• **Information supplied**:
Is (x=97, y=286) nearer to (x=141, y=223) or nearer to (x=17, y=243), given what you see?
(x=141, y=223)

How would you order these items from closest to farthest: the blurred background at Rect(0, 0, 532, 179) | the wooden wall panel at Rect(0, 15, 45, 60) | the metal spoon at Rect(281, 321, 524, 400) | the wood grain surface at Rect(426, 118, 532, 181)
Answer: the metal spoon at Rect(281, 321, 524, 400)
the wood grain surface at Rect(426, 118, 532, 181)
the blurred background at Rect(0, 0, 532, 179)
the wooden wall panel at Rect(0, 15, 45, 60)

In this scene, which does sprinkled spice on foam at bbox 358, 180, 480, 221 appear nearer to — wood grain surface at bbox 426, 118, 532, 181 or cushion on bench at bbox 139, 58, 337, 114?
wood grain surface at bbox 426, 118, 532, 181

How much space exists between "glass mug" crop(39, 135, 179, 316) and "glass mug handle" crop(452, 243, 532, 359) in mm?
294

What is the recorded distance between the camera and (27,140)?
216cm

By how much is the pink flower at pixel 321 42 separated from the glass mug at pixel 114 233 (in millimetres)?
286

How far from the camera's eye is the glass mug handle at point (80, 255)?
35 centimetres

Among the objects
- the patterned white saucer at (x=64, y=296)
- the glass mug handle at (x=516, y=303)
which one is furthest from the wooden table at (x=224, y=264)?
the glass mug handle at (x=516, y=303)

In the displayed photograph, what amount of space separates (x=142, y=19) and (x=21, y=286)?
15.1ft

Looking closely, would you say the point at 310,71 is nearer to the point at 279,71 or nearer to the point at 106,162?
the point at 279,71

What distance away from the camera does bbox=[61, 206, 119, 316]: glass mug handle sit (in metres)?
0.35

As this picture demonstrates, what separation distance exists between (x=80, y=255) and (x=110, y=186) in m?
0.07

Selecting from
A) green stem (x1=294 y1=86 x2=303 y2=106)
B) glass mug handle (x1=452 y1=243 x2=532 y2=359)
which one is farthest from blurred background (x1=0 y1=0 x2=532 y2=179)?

• **Work required**: Present the lines of the material, starting with the line that contains "Among the objects" and continuing through the last line, as a Markdown table with the columns Row and Line. Number each row and leave out blank lines.

• **Task response**:
| Row | Line |
|---|---|
| 1 | Among the objects |
| 2 | - the patterned white saucer at (x=64, y=296) |
| 3 | - the glass mug handle at (x=516, y=303) |
| 4 | which one is furthest from the wooden table at (x=224, y=264)? |
| 5 | the glass mug handle at (x=516, y=303) |
| 6 | In the displayed photograph, what amount of space separates (x=142, y=19) and (x=21, y=286)? |
| 7 | 15.1ft |
| 8 | Looking closely, would you say the point at 310,71 is nearer to the point at 279,71 or nearer to the point at 106,162? |
| 9 | the point at 279,71 |
| 10 | What distance away from the camera does bbox=[61, 206, 119, 316]: glass mug handle sit (in metres)? |
| 11 | 0.35 |
| 12 | As this picture demonstrates, what separation distance exists between (x=80, y=255) and (x=110, y=186) in m? |
| 13 | 0.07 |
| 14 | Selecting from |
| 15 | A) green stem (x1=294 y1=86 x2=303 y2=106) |
| 16 | B) glass mug handle (x1=452 y1=243 x2=532 y2=359) |
| 17 | which one is farthest from blurred background (x1=0 y1=0 x2=532 y2=179)? |